The Avon Longitudinal Study of Parents and Children (ALSPAC) is a population based study investigating the health and development of children ( Women living in three health districts of Bristol, England with expected delivery dates between April 1991 and December 1992 were eligible; 14 541(85%) were enrolled, and 13 678 had a singleton, live born child. Of these, 11 713 completed a food frequency questionnaire at 32 weeks gestation (based on current diet), and 7431 of their children attended a clinic where BP was measured at approximately age 7½. Analysis was based on 6944 mother-child pairs with diet and BP information. Ethical approval for the study was obtained from the ALSPAC and local research ethics committees.

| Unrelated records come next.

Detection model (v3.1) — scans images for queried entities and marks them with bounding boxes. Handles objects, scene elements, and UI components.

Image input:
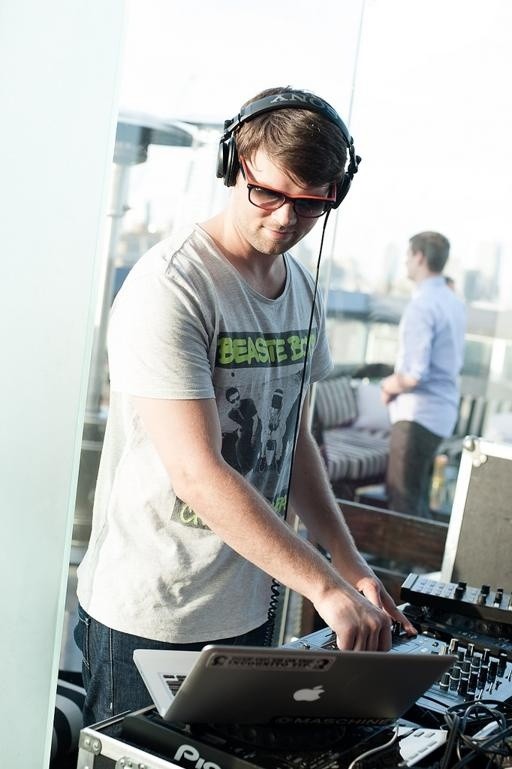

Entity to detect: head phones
[216,90,361,209]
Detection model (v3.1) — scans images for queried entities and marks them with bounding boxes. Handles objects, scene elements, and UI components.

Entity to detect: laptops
[132,644,458,723]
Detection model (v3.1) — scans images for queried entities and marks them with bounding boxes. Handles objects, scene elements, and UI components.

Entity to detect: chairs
[47,667,95,762]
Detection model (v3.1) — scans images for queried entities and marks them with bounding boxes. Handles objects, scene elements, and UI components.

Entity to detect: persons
[70,85,420,734]
[379,231,467,521]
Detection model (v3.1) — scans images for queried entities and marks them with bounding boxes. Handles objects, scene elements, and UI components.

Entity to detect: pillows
[351,379,394,436]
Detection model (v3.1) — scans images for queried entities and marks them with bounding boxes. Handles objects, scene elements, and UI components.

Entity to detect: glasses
[238,154,338,220]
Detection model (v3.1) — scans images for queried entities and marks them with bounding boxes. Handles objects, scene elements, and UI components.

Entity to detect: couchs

Twelve nutrient intakes (plus protein to carbohydrate ratio4) were derived from the maternal food frequency questionnaires based on standard sized portions;7 all of these had been associated with offspring blood pressure in previous animal or human studies. Mean systolic and diastolic BP values were recorded for the children while seated, based on two right arm measurements from a Dinamap 9301 vital signs monitor (cuff size appropriate for upper arm circumference).

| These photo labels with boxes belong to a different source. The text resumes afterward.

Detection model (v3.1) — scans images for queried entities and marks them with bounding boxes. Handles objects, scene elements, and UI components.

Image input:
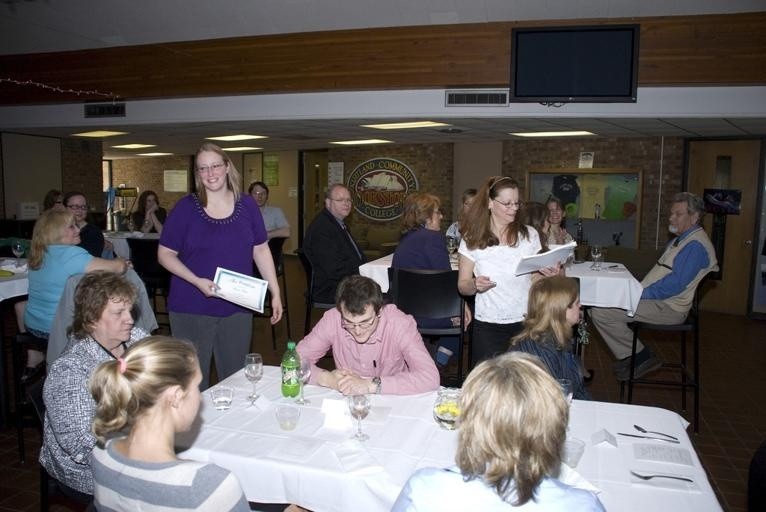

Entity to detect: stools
[14,335,49,464]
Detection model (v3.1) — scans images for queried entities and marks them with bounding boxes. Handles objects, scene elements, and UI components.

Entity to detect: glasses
[340,311,376,329]
[66,205,88,210]
[197,162,225,173]
[493,198,523,207]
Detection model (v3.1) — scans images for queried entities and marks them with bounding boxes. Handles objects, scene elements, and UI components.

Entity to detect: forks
[630,469,693,483]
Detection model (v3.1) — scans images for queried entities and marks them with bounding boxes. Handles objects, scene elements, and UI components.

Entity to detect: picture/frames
[525,168,643,251]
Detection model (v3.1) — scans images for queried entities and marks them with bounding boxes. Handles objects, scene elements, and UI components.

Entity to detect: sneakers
[613,354,658,381]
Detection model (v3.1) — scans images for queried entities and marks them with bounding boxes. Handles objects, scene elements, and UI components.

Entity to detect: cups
[560,438,585,469]
[275,406,302,431]
[210,386,234,411]
[432,387,464,432]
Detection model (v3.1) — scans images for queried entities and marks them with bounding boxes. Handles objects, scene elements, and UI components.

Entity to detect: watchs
[372,376,381,395]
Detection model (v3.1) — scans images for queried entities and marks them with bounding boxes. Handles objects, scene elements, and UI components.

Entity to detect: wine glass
[11,239,25,268]
[142,219,154,237]
[447,235,461,262]
[126,221,135,234]
[349,389,371,442]
[244,352,264,401]
[591,247,603,272]
[291,359,311,405]
[556,378,572,406]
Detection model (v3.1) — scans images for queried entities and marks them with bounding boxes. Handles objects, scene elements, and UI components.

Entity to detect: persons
[392,188,575,373]
[457,175,561,370]
[390,351,607,512]
[586,192,720,381]
[158,143,284,392]
[38,270,152,508]
[280,275,440,396]
[304,184,369,305]
[43,189,105,257]
[88,335,310,512]
[506,274,592,401]
[132,190,167,235]
[16,205,132,382]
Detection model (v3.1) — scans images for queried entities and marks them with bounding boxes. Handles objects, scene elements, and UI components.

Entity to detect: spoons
[634,424,678,440]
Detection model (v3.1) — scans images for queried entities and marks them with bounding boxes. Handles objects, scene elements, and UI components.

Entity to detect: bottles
[576,222,583,245]
[280,341,302,397]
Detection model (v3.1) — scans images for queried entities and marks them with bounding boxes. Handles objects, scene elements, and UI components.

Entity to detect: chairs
[22,359,92,510]
[561,279,583,367]
[295,248,339,359]
[77,228,104,262]
[124,237,172,338]
[124,239,176,338]
[253,238,296,350]
[386,267,474,388]
[620,261,716,434]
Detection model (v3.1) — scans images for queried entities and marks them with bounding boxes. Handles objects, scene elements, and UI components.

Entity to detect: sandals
[20,361,46,385]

Confounder information was obtained from maternal self-reported questionnaires, obstetric records, and the children’s clinic. These were grouped into BP measurement factors (room temperature, time of day, state of the child), child’s anthropometry (weight, height, body mass index (BMI) (weight/height2)), maternal factors (age at delivery, pre-pregnancy weight, height, BMI, previous high BP, smoking in pregnancy), social factors (partner during pregnancy, mother and partner social class and education, family income), birth weight and gestation at delivery. Mothers reported use of dietary supplements and pills/medicines during pregnancy, but as dose and frequency were not available, this information could not be combined with the nutrient intakes.

Effects of confounding factors on offspring BP were assessed using linear regression. Associations between each maternal nutrient in quartiles (treated as categorical variables to calculate beta values, with p values for trends across the categories) and offspring BP were firstly examined using separate minimally adjusted models (sex, child’s age at time of BP, maternal energy intake (as a continuous variable)). Analyses were repeated with additional adjustment for all other confounders. Two pre-specified interactions (maternal protein and carbohydrate,2 and maternal calcium and child’s BMI6) were tested using subgroups.


There was a suggestion of an inverse association between maternal omega-3 fatty acids and offspring BP, but this was lost after full adjustment (table 1). Carbohydrate was directly associated with systolic BP, but only after full adjustment, and there were no other relations with systolic BP (table 1). There were no relations between maternal diet and offspring diastolic BP.

Table 1

 Regressions of offspring systolic BP (mm Hg) at age 7½ on maternal dietary variables (32 weeks gestation)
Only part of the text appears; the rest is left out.